Continue the commentary on poverty, schooling and family formation, picking up after its final sentence below and maintaining its tone and argument.
──────── SELECTED PASSAGE ────────
For starters, he is a role model who can extol the benefits of finishing school, finding a job to learn basic skills, then getting married and then having children (in that order). Instead of telling youth that pot is no worse than cigarettes, he should be pounding home the message about staying in school and delaying childbearing.
But if he really wanted to be honest and constructive in his State of the Union address this week he’d say something like this:
The federal government isn’t designed to take the place of two loving parents. One size-fits all programs directed from inside the Beltway are unlikely to meet the needs of diverse communities and children with different backgrounds, needs and challenges. The best we can do is send monies directed at the poor back to states and localities which know their people best, understand their local communities and can reach out to those who are falling behind face-to-face. The solution, however, isn’t simply governors, mayors and local school boards. Every church, synagogue and civic organization can play a part — from getting truant kids back in school to providing after-school programs for supervised homework to hiring teens even part time to teach them basics work skills. It is not a matter of religion, but of social necessity that we have to speak with one voice: Finish school first, and have children only after you’ve gotten enough education to support yourself and formed a stable home with two parents. We should figure out how to encourage these behaviors in our communities. Local businesses can sponsor a bonus or offer some sort of job for finishing high school, for example, in at-risk school districts. The solution to reducing poverty and inequality and promoting upward mobility is no mystery. We just need to be honest about the roots of these issues and commit at all levels of society to promote behaviors that will help our fellow citizens attain the American dream.
──────── GIVEN RECORDS ────────
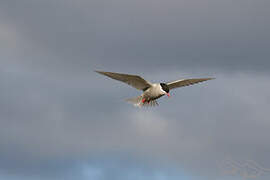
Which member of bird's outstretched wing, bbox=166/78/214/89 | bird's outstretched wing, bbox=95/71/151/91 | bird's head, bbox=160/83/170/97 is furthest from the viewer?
bird's outstretched wing, bbox=166/78/214/89

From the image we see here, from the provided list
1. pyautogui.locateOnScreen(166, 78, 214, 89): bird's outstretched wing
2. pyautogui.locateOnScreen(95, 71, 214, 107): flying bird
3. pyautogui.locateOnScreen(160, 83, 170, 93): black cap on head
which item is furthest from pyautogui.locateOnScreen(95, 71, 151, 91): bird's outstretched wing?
pyautogui.locateOnScreen(166, 78, 214, 89): bird's outstretched wing

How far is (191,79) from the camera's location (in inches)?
2445

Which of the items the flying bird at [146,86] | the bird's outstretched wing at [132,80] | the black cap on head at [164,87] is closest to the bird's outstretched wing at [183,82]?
the flying bird at [146,86]

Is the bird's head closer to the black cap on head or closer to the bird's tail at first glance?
the black cap on head

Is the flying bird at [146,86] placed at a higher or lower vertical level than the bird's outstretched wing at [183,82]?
lower

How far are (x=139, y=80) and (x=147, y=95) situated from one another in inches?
66.4

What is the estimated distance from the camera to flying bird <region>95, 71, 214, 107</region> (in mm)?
58909

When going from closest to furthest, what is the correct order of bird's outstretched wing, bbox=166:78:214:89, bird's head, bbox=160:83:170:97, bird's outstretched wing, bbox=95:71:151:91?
bird's outstretched wing, bbox=95:71:151:91 → bird's head, bbox=160:83:170:97 → bird's outstretched wing, bbox=166:78:214:89

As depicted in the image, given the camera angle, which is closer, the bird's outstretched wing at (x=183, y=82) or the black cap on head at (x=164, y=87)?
the black cap on head at (x=164, y=87)

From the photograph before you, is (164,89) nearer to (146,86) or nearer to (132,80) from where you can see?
(146,86)

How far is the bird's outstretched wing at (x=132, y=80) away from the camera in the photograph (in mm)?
58444

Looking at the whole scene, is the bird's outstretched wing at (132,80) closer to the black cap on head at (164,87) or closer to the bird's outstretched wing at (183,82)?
the black cap on head at (164,87)

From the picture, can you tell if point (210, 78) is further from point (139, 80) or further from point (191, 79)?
point (139, 80)

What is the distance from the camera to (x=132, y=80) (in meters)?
59.5
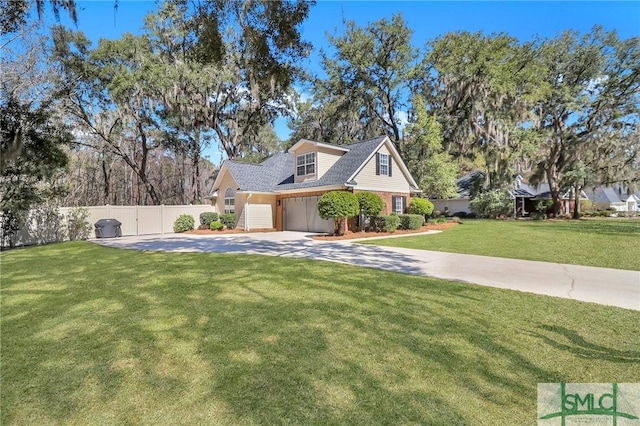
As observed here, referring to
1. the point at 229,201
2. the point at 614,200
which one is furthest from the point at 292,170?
the point at 614,200

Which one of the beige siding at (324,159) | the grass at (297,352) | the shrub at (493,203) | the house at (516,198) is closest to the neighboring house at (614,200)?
the house at (516,198)

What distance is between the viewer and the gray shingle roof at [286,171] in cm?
1779

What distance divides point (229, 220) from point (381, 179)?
9.86 metres

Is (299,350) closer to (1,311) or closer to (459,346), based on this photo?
(459,346)

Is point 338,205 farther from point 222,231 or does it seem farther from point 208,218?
point 208,218

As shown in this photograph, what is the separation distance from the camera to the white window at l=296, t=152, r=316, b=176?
18.9m

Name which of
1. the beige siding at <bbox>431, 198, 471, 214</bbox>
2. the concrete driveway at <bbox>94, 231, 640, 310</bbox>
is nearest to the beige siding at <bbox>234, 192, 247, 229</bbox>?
the concrete driveway at <bbox>94, 231, 640, 310</bbox>

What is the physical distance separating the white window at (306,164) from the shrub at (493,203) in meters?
16.7

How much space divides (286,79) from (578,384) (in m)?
7.16

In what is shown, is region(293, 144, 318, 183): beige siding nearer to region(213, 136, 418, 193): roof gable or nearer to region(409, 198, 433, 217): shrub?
region(213, 136, 418, 193): roof gable

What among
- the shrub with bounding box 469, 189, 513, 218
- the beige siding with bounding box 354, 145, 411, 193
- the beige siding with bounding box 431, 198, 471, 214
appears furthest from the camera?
the beige siding with bounding box 431, 198, 471, 214

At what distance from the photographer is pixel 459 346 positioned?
3.37 metres

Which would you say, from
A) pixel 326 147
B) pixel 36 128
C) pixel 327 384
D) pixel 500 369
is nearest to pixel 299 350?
pixel 327 384

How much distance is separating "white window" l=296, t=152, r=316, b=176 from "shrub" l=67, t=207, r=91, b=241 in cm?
1157
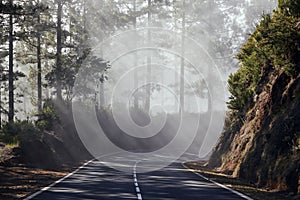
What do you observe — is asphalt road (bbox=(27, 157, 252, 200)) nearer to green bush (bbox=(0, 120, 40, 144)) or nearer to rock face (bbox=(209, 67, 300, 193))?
rock face (bbox=(209, 67, 300, 193))

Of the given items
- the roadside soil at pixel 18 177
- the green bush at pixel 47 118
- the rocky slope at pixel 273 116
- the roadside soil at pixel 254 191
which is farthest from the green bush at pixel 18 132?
the roadside soil at pixel 254 191

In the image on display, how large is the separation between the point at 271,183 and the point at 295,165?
2000 mm

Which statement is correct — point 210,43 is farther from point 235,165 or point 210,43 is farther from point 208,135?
point 235,165

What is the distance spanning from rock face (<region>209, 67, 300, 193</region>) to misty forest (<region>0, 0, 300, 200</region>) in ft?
0.22

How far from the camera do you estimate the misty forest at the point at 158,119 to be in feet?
63.2

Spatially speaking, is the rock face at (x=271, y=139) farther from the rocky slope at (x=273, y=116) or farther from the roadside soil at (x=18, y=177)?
the roadside soil at (x=18, y=177)

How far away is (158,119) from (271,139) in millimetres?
53071

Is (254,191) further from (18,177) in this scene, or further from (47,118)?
(47,118)

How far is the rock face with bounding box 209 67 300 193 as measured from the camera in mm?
17766

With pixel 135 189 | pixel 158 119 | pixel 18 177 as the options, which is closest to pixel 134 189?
pixel 135 189

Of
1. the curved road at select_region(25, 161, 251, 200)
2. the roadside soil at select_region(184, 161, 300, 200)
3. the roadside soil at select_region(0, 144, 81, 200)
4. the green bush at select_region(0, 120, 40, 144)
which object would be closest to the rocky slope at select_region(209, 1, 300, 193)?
the roadside soil at select_region(184, 161, 300, 200)

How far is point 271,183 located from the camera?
60.5 feet

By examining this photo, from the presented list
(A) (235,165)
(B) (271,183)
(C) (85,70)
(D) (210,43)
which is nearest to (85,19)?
(C) (85,70)

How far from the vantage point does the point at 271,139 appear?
20.7m
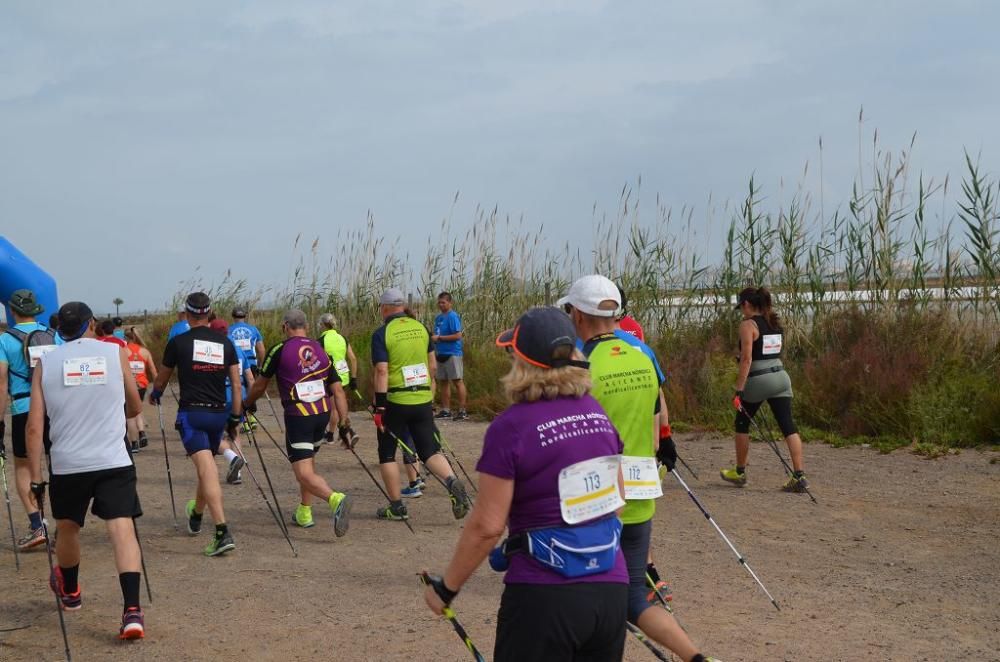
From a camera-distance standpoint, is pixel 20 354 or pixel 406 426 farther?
pixel 406 426

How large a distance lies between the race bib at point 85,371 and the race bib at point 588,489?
11.2 ft

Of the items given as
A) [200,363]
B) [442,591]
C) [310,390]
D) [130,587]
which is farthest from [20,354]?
[442,591]

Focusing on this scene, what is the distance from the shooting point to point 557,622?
2930 mm

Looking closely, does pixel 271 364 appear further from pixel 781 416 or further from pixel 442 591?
pixel 442 591

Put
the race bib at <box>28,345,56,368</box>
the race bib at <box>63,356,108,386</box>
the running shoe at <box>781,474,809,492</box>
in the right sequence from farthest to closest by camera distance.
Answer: the running shoe at <box>781,474,809,492</box>, the race bib at <box>28,345,56,368</box>, the race bib at <box>63,356,108,386</box>

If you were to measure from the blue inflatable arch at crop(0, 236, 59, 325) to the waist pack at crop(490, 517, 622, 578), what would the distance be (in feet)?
45.1

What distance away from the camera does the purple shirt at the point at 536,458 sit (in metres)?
2.96

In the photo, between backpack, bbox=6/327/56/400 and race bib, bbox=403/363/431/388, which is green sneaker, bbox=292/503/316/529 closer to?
race bib, bbox=403/363/431/388

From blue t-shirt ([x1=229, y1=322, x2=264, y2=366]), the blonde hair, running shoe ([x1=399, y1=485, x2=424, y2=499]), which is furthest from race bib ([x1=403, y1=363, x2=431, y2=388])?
the blonde hair

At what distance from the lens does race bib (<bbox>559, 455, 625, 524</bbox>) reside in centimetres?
301

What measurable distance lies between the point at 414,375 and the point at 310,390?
992 millimetres

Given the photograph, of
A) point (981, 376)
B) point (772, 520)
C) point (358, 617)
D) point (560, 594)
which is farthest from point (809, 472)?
point (560, 594)

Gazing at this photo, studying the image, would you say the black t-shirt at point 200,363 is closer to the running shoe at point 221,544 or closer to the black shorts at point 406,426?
the running shoe at point 221,544

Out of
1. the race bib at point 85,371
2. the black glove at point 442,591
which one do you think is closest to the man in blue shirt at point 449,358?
the race bib at point 85,371
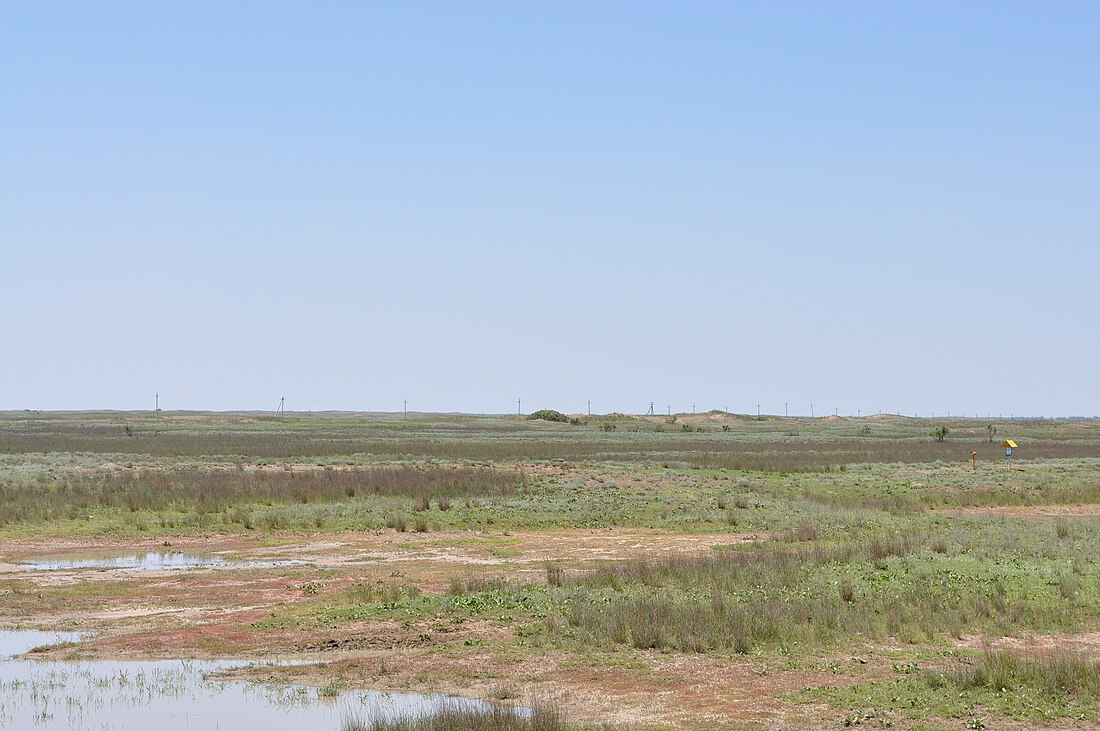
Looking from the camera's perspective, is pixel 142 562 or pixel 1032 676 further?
────────
● **OUTPUT**:
Republicans should, with or without the president, echo that message. They can also pledge to protect Americans from Obama policies that harm the most vulnerable. Repeal Obamacare and put in place a reformed Medicaid program and a patient-centered health-care reform. Stop harassing localities with effective school choice programs. Reform drug laws to stress rehabilitation but don’t legalize drugs that entice the most vulnerable. Republicans can also vow to put forward pro-growth immigration reform that brings in (or keeps after graduation) the highly skilled people who are likely to start jobs and infuse the economy with innovation.
In short, there is a lot we can do to promote mobility and reduce poverty. But first we have to be honest about the extent of these problems and their causes. And then we have to go back into communities to try (by trial and error in all likelihood) to reconstruct the social norms and behaviors that will spread success. Unfortunately, I expect the president will trot out the usual ineffective and counterproductive measures (e.g. minimum wage hike, higher taxes). Republicans as a matter of policy and politics need to do better than that.